Aim of the task
Copy out every one of the lines below word for word, omitting the pictures.

★ ★ ★ ★ ★ ★ ★

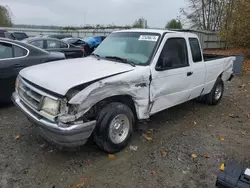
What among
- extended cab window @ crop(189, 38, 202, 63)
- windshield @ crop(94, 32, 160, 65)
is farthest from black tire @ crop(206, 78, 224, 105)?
windshield @ crop(94, 32, 160, 65)

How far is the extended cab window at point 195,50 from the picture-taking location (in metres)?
4.84

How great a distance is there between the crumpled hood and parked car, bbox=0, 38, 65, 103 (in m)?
1.60

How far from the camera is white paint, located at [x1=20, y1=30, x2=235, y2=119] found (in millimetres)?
2951

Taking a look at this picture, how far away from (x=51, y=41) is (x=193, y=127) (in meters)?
7.38

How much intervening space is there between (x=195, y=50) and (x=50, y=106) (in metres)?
3.39

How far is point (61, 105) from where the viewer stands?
2822mm

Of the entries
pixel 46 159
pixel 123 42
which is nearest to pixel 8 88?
pixel 46 159

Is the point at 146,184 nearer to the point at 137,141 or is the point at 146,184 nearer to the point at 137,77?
the point at 137,141

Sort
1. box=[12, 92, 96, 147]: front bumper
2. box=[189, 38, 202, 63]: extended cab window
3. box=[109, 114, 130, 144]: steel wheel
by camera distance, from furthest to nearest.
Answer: box=[189, 38, 202, 63]: extended cab window
box=[109, 114, 130, 144]: steel wheel
box=[12, 92, 96, 147]: front bumper

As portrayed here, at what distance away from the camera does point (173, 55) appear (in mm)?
4289

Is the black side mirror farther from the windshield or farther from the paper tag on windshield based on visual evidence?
the paper tag on windshield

★ ★ ★ ★ ★ ★ ★

Solution to the problem
What among
- extended cab window @ crop(189, 38, 202, 63)
- windshield @ crop(94, 32, 160, 65)
is farthest from black tire @ crop(206, 78, 224, 105)?
windshield @ crop(94, 32, 160, 65)

How far is the extended cab window at point 195,50 from the picture-taking location (in metres)?
4.84

How great a distance is there between the crumpled hood and parked car, bbox=0, 38, 65, 103 (in m)?
1.60

How far from the camera is white paint, located at [x1=20, y1=30, x2=235, y2=119] found (in millimetres)?
2951

Taking a look at this picture, how far away from (x=51, y=41) is (x=193, y=127) (in meters)?
7.38

How much intervening space is there between (x=195, y=50) and (x=50, y=106) (in metres)?
3.39

How far is point (61, 105) from where the viewer stands?
2822mm

Of the entries
pixel 46 159
pixel 123 42
which is nearest to pixel 8 88?
pixel 46 159

Is the point at 146,184 nearer to the point at 137,141 or is the point at 146,184 nearer to the point at 137,77?
the point at 137,141

Sort
1. box=[12, 92, 96, 147]: front bumper
2. box=[189, 38, 202, 63]: extended cab window
3. box=[109, 114, 130, 144]: steel wheel
by camera distance, from furthest to nearest.
Answer: box=[189, 38, 202, 63]: extended cab window
box=[109, 114, 130, 144]: steel wheel
box=[12, 92, 96, 147]: front bumper

As portrayed here, at what distance away from the camera does point (173, 55) appear (in mm)?
4289

Is the black side mirror farther from the windshield or farther from the paper tag on windshield based on visual evidence?
the paper tag on windshield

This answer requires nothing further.